I wanted to let you know how thoroughly disgusted I am regarding the closure of public lands to include Waterfowl Production Area's and other lands purchased for recreational use by hunters and the general public. In many cases, these public lands were purchased through funds raised by non-profit organizations to include Ducks Unlimited, Pheasants Forever, etc., with the objective of creating public access. I have donated many hours of my time to raise funds for these purchases and take great offense to this political tactic.

To state that the Government shutdown should impact access to these public lands only lends to the total lack of knowledge regarding public use by our elected officials. Frankly, I don't care what party is "at fault" for this situation; your are an elected official with presumed leadership accountability and I will vote in the next election based on action to rectify this situation versus political debate and grandstanding.


----------



## jamartinmg2 (Oct 7, 2004)

Anyone over the weekend see any new signs up at the WPA's indicating you can't hunt? I have seen a couple of sites originating in other states, stating that the feds put up temporary signage basically saying it is verboten to enter the designated area. :x Some other scuttlebutt that some hunters were ticketed for daring to hunt on them etc.. Haven't seen anything here, so far, so hoping they have decided not to enforce the "law".


----------



## deacon (Sep 12, 2003)

Hmm, you guys finally see the right side of this issue. Now going forward expect PLOT and ND state wildlife land to be OPEN the entire season to law abiding legally licensed Non-residents. lol... oke:


----------



## fieldgeneral (Feb 12, 2013)

Who does the government have out enforcing the law that government land is closed to hunting?


----------



## the professor (Oct 13, 2006)

fieldgeneral said:


> Who does the government have out enforcing the law that government land is closed to hunting?


USFWS wardens.
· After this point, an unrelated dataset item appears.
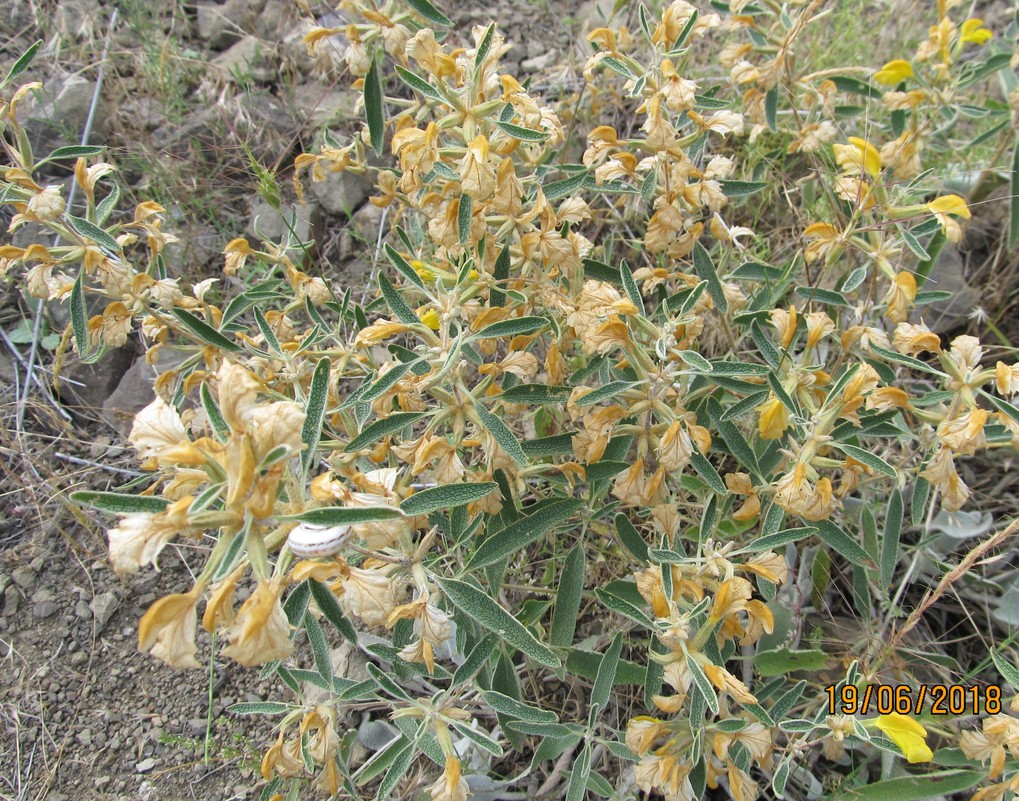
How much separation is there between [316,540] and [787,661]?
4.74 ft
Most were not furloughed.


----------



## jamartinmg2 (Oct 7, 2004)

Interesting.. Found this post at:

http://www.trapperman.com/forum/ubbthreads.php/topics/4041327/all/Waterfowl_Production_areas_clo

"We got booted in MN by federal duck wardens at three seperate WPA's.

All three by different wardens. First two were from Maryland and sent to MN to police the federal ground. Their words not mine. The third was a MN/SD/ND warden who was a decent guy but had no choice or discretion so had to boot us.

We were coyote calling and a airplane saw and reported us all three times. No tickets or violations just a firm "You must leave due to fed. shutdown." We didn't argue or try to change their minds we just moved on.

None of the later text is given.